The elements of the left eigenvector $x_A$ contain the areas of the prototiles $A_k=A(P_k)$. Since $M\in {\mathbb{N}}_0^{l\times l}$, the elements of $x_A$ generate a ring of algebraic integers which are real numbers.

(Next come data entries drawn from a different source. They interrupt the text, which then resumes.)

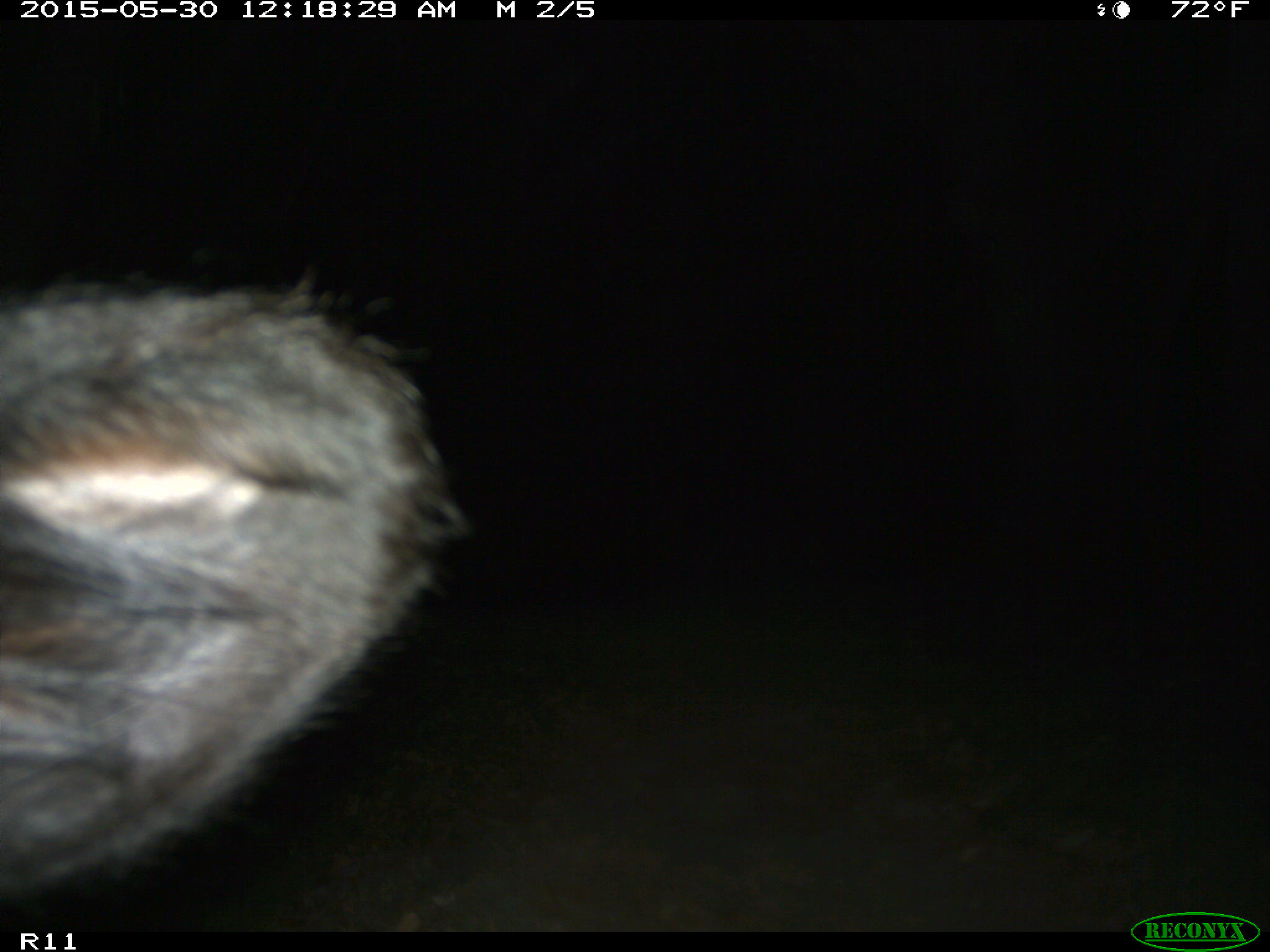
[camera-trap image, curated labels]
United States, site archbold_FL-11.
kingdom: Animalia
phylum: Chordata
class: Mammalia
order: Artiodactyla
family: Bovidae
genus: Bos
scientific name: Bos taurus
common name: domestic cow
Bos taurus (domestic cow).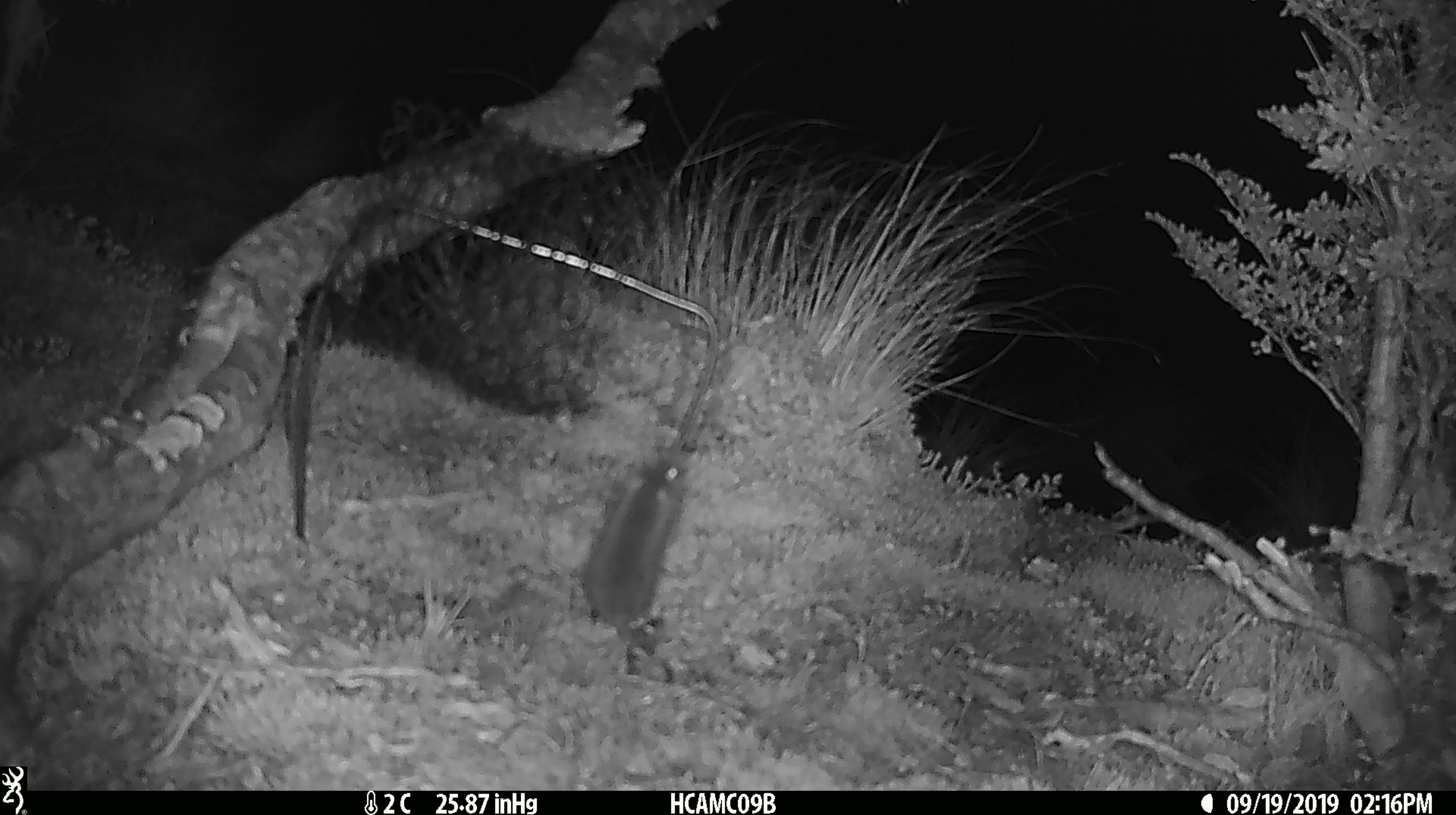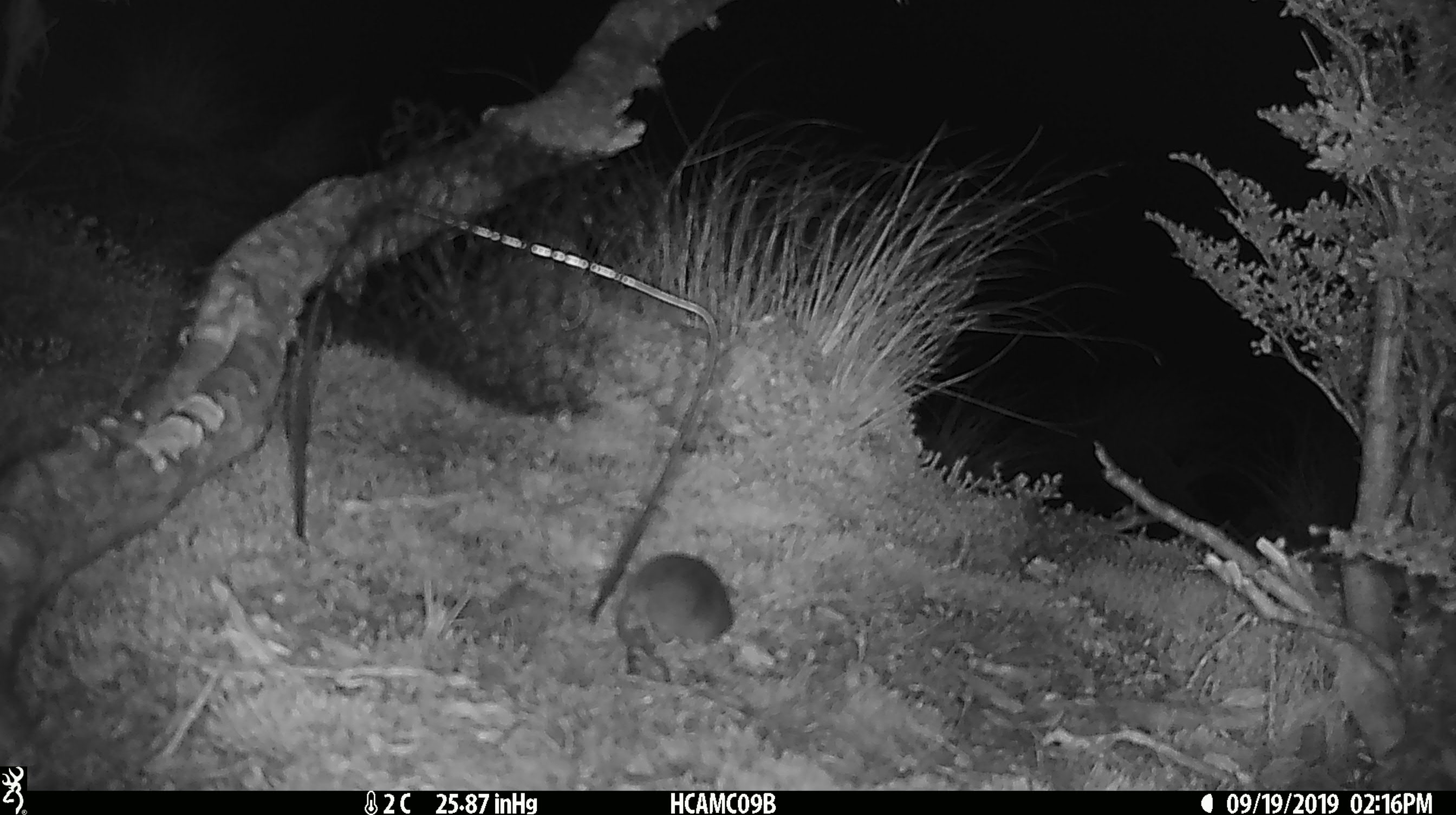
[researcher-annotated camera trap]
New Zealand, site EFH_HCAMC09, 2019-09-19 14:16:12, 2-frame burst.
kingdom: Animalia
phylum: Chordata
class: Mammalia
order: Rodentia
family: Muridae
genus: Mus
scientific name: Mus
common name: mouse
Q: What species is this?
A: Mouse (Mus).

The elements of the right eigenvector $x_f$ represent the frequencies of the prototiles $f_k=f(P_k)$, so that:

$$\lambda x_f=M{x}_f$$

(3)

The eigenvalue λ can be interpreted as inflation multiplier regarding the areas during a substitution. In the complex plane we can conclude:

$$\lambda =|{\eta }^2|=\eta ·\overline{\eta }(\lambda \in \mathbb{R})$$

(4)

With (1) and (4) the eigenvalue λ can also be written as a sum of $2n$-th roots of unity. In other words, the elements of the left eigenvector $x_A$ span a ring of algebraic integers which are real numbers. This ring is isomorphic to the ring of algebraic integers $\mathbb{Z}\left[{\zeta }_{2n}+\overline{{\zeta }_{2n}}\right]$ in $\mathbb{Q}\left({\zeta }_{2n}+\overline{{\zeta }_{2n}}\right)$, which is the maximal real subfield of the cyclotomic field $\mathbb{Q}\left({\zeta }_{2n}\right)$.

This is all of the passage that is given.